You’ll have seen the tapes that the likes of athletes and footballers wear? It’s usually bright pink or blue (but we have other colours at ChiroPractical, too).
The tape can be used in a variety of ways: relaxing or supporting muscles, helping with swelling or encouraging an improved posture.
In the clinic we will give you advice about which exercises are appropriate for YOU and run through them with you. It’s then up to you to keep up with the ‘Homework’ and get the most from this impressive tool.
This is more a testing tool than a treatment tool, but anyway… it’s used to determine where to work. It involves using a muscle not associated with the region of discomfort to see when the nervous system is strong and when it struggles.

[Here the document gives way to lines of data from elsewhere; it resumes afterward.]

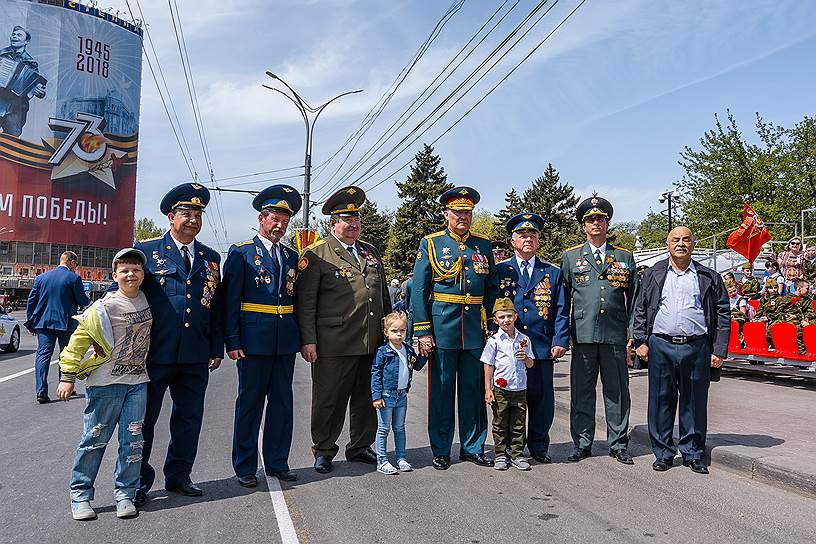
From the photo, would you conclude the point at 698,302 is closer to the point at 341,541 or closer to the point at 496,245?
the point at 341,541

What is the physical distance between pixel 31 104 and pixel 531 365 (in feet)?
Answer: 196

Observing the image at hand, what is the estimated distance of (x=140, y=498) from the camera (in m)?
4.77

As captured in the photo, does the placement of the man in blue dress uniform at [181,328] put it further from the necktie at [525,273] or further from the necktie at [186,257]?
the necktie at [525,273]

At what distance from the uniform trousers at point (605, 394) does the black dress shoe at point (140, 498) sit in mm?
3775

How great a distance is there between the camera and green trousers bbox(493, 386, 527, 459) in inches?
236

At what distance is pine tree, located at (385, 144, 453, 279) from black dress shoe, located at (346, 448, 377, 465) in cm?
4017

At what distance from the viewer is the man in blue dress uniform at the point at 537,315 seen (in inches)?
244

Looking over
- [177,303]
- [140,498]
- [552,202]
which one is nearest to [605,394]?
[177,303]

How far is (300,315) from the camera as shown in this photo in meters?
5.76

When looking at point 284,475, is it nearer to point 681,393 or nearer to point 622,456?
point 622,456

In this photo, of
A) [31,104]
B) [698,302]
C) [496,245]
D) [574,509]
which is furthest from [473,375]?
[31,104]

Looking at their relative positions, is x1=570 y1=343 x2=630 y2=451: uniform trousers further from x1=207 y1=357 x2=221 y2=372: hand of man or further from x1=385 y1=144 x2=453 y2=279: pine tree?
x1=385 y1=144 x2=453 y2=279: pine tree

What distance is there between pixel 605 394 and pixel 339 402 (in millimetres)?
2495

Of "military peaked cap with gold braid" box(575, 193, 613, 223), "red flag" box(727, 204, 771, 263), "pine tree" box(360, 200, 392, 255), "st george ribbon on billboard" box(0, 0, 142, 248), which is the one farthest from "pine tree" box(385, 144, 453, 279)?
"military peaked cap with gold braid" box(575, 193, 613, 223)
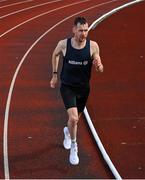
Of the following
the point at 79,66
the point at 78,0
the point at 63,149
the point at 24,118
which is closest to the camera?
the point at 79,66

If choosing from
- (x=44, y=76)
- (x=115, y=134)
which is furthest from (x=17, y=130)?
(x=44, y=76)

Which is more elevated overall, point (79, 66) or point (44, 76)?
point (79, 66)

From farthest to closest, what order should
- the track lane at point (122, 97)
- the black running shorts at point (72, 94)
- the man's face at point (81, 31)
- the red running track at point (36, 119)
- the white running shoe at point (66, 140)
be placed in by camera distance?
1. the track lane at point (122, 97)
2. the white running shoe at point (66, 140)
3. the red running track at point (36, 119)
4. the black running shorts at point (72, 94)
5. the man's face at point (81, 31)

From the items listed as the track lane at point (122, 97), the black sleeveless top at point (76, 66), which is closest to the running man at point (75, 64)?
the black sleeveless top at point (76, 66)

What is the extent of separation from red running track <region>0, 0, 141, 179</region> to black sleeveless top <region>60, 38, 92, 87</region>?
1.27 meters

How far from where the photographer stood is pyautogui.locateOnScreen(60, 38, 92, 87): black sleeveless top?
7.29m

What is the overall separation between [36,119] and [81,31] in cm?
319

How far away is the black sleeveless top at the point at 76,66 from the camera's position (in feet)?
23.9

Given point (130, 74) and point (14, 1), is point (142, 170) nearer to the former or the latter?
point (130, 74)

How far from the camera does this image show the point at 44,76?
1309 centimetres

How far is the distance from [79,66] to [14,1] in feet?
53.5

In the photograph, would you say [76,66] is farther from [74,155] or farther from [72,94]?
[74,155]

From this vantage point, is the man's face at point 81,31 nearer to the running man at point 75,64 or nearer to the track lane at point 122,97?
the running man at point 75,64

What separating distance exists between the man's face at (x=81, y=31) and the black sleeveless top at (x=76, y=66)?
20cm
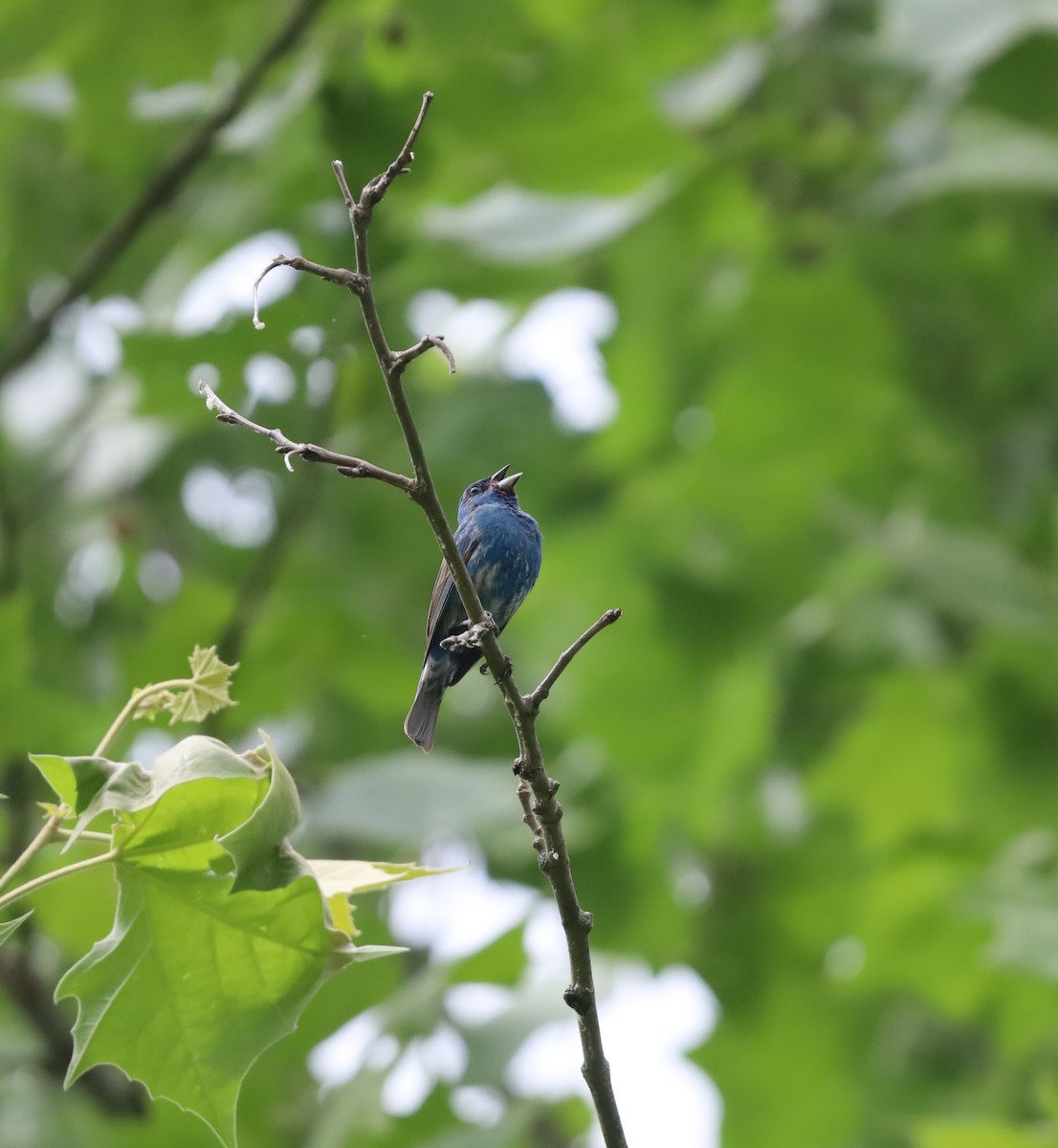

It’s useful in identifying joints that are only have a minor problem.
And last, but definitely not least, we have…
This might not seem like it should be included in the treatment techniques at all, but is probably the single most powerful aspect to getting well, and staying that way. The way we like you to be 😉
So, as we go through treatment our practitioners may identify things that your body doesn’t like doing and give you hints and tips about how adapt or how NOT to do whatever-it-is.
I always find it’s the little things that make the biggest difference!
Now, can you identify what techniques have been used on you??